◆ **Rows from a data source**
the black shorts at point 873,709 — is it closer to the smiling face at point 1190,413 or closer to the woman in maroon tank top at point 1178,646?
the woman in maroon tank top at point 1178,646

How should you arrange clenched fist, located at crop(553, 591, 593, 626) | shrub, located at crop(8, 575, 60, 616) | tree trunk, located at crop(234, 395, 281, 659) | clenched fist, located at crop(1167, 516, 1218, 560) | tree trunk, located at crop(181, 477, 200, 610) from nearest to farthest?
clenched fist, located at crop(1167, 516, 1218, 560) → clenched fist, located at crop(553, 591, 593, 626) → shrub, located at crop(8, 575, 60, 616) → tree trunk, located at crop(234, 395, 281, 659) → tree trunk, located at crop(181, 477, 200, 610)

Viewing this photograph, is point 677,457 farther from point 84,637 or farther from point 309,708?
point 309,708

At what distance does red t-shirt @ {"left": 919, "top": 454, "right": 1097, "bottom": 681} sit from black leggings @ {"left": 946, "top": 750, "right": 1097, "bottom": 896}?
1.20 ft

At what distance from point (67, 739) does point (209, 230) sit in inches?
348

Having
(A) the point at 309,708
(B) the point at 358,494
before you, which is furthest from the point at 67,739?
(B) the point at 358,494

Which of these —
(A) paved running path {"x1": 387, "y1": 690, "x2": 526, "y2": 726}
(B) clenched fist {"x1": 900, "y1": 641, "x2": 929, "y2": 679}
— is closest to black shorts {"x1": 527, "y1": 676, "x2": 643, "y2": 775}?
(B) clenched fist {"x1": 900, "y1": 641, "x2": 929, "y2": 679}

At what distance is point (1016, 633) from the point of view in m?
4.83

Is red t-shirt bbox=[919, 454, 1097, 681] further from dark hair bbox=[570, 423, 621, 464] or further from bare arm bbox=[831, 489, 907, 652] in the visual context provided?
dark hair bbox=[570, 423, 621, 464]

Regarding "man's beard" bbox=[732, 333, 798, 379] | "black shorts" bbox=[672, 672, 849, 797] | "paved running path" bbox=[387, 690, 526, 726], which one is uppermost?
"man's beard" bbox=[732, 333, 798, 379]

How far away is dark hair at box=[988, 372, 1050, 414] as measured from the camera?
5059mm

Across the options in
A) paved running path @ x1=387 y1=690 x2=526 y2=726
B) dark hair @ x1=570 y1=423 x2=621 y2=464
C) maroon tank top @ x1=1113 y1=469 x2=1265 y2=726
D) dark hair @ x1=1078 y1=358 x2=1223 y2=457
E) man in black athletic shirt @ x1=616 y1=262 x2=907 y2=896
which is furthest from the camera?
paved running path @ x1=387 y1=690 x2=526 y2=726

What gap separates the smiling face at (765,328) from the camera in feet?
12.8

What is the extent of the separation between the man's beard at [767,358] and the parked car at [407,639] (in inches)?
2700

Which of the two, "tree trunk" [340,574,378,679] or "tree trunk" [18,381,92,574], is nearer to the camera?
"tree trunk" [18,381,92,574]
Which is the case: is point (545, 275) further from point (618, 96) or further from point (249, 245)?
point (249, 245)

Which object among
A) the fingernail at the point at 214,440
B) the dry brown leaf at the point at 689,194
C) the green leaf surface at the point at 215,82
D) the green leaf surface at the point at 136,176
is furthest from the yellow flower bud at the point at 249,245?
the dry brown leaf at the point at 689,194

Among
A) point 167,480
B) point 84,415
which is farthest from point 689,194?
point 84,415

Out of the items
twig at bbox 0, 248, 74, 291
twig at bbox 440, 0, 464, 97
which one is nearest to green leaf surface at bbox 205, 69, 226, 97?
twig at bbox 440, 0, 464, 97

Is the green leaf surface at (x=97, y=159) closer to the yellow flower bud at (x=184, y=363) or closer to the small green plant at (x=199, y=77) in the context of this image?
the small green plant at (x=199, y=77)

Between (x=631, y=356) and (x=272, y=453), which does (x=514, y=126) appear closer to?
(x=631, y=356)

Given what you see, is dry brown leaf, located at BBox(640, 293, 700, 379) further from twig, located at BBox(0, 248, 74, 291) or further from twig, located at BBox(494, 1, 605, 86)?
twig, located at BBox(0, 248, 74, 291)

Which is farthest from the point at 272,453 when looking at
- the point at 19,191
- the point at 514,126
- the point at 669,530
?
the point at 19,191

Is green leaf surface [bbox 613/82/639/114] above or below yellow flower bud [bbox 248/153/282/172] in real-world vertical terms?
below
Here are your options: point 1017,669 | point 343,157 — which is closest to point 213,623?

◆ **EXERCISE TASK**
Arrange every one of the rows above as a JSON list of strings, with one string per line and blank lines left out.

◆ **COMPLETED TASK**
[
  "the black shorts at point 873,709 — is it closer to the smiling face at point 1190,413 or closer to the woman in maroon tank top at point 1178,646?",
  "the woman in maroon tank top at point 1178,646",
  "How should you arrange clenched fist, located at crop(553, 591, 593, 626) | shrub, located at crop(8, 575, 60, 616) | tree trunk, located at crop(234, 395, 281, 659) | clenched fist, located at crop(1167, 516, 1218, 560) | tree trunk, located at crop(181, 477, 200, 610) from nearest to farthest?",
  "clenched fist, located at crop(1167, 516, 1218, 560) → clenched fist, located at crop(553, 591, 593, 626) → shrub, located at crop(8, 575, 60, 616) → tree trunk, located at crop(234, 395, 281, 659) → tree trunk, located at crop(181, 477, 200, 610)",
  "Viewing this photograph, is point 677,457 farther from point 84,637 or farther from point 309,708?",
  "point 309,708",
  "At what distance does red t-shirt @ {\"left\": 919, \"top\": 454, \"right\": 1097, \"bottom\": 681} sit from black leggings @ {\"left\": 946, \"top\": 750, \"right\": 1097, \"bottom\": 896}?",
  "1.20 ft",
  "At what distance from point (67, 739) does point (209, 230) sit in inches?",
  "348",
  "Having",
  "(A) the point at 309,708",
  "(B) the point at 358,494",
  "before you, which is furthest from the point at 67,739?",
  "(B) the point at 358,494",
  "Which of these —",
  "(A) paved running path {\"x1\": 387, \"y1\": 690, \"x2\": 526, \"y2\": 726}",
  "(B) clenched fist {\"x1\": 900, \"y1\": 641, \"x2\": 929, \"y2\": 679}",
  "— is closest to black shorts {\"x1\": 527, \"y1\": 676, \"x2\": 643, \"y2\": 775}?",
  "(B) clenched fist {\"x1\": 900, \"y1\": 641, \"x2\": 929, \"y2\": 679}",
  "At what distance is point (1016, 633) from the point of view in m?",
  "4.83",
  "Is red t-shirt bbox=[919, 454, 1097, 681] further from dark hair bbox=[570, 423, 621, 464] or further from bare arm bbox=[831, 489, 907, 652] in the visual context provided?",
  "dark hair bbox=[570, 423, 621, 464]",
  "Regarding \"man's beard\" bbox=[732, 333, 798, 379] | \"black shorts\" bbox=[672, 672, 849, 797] | \"paved running path\" bbox=[387, 690, 526, 726], which one is uppermost?",
  "\"man's beard\" bbox=[732, 333, 798, 379]",
  "How far away is dark hair at box=[988, 372, 1050, 414] as measured from the camera?",
  "5059mm",
  "Across the options in",
  "A) paved running path @ x1=387 y1=690 x2=526 y2=726",
  "B) dark hair @ x1=570 y1=423 x2=621 y2=464",
  "C) maroon tank top @ x1=1113 y1=469 x2=1265 y2=726",
  "D) dark hair @ x1=1078 y1=358 x2=1223 y2=457",
  "E) man in black athletic shirt @ x1=616 y1=262 x2=907 y2=896",
  "which is furthest from the camera?",
  "paved running path @ x1=387 y1=690 x2=526 y2=726",
  "What gap separates the smiling face at (765,328) from the camera in feet?",
  "12.8",
  "What is the extent of the separation between the man's beard at [767,358] and the parked car at [407,639] (in inches)?",
  "2700",
  "Which of the two, \"tree trunk\" [340,574,378,679] or \"tree trunk\" [18,381,92,574], is nearer to the camera?",
  "\"tree trunk\" [18,381,92,574]",
  "Which is the case: is point (545, 275) further from point (618, 96) or further from point (249, 245)?",
  "point (249, 245)",
  "Which object among",
  "A) the fingernail at the point at 214,440",
  "B) the dry brown leaf at the point at 689,194",
  "C) the green leaf surface at the point at 215,82",
  "D) the green leaf surface at the point at 136,176",
  "is furthest from the yellow flower bud at the point at 249,245?",
  "the dry brown leaf at the point at 689,194",
  "Among",
  "A) point 167,480",
  "B) point 84,415",
  "which is farthest from point 689,194?",
  "point 84,415",
  "Out of the items",
  "twig at bbox 0, 248, 74, 291",
  "twig at bbox 440, 0, 464, 97",
  "which one is nearest to green leaf surface at bbox 205, 69, 226, 97?",
  "twig at bbox 440, 0, 464, 97",
  "Is the green leaf surface at (x=97, y=159) closer to the yellow flower bud at (x=184, y=363) or closer to the small green plant at (x=199, y=77) in the context of this image?",
  "the small green plant at (x=199, y=77)",
  "Between (x=631, y=356) and (x=272, y=453), which does (x=514, y=126) appear closer to?",
  "(x=631, y=356)",
  "Given what you see, is dry brown leaf, located at BBox(640, 293, 700, 379) further from twig, located at BBox(0, 248, 74, 291) or further from twig, located at BBox(494, 1, 605, 86)?",
  "twig, located at BBox(0, 248, 74, 291)",
  "Which is farthest from the point at 272,453 when looking at",
  "- the point at 19,191",
  "- the point at 514,126",
  "- the point at 669,530",
  "?",
  "the point at 19,191",
  "Is green leaf surface [bbox 613/82/639/114] above or below yellow flower bud [bbox 248/153/282/172] in real-world vertical terms?",
  "below",
  "Here are your options: point 1017,669 | point 343,157 — which is closest to point 213,623?"
]